(Records to use begins)
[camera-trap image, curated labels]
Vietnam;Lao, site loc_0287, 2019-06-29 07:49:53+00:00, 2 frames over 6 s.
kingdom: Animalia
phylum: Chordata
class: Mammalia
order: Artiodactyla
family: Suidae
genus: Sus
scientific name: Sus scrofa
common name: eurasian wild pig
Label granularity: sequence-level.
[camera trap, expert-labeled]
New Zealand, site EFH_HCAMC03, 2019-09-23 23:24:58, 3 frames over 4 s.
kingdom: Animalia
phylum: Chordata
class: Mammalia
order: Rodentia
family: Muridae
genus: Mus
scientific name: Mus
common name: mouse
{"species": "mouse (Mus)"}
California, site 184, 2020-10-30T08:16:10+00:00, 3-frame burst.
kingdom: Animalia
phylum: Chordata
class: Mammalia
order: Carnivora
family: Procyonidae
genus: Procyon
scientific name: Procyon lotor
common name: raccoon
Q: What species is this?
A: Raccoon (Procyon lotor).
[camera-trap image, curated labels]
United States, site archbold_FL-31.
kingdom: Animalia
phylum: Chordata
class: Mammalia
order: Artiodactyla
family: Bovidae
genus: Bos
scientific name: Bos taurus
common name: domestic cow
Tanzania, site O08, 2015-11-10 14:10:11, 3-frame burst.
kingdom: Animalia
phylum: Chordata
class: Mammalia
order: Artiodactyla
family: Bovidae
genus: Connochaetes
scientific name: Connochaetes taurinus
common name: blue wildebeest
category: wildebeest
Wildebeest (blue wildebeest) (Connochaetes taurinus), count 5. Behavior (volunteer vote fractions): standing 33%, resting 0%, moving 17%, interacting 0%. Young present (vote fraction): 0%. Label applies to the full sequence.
(Records to use ends)
## [Work to be completed]
An exact, line-for-line copy is required: from the line containing "genus: Connochaetes" through the final line of the listing above, both included, with nothing else.

## [Written response]
genus: Connochaetes
scientific name: Connochaetes taurinus
common name: blue wildebeest
category: wildebeest
Wildebeest (blue wildebeest) (Connochaetes taurinus), count 5. Behavior (volunteer vote fractions): standing 33%, resting 0%, moving 17%, interacting 0%. Young present (vote fraction): 0%. Label applies to the full sequence.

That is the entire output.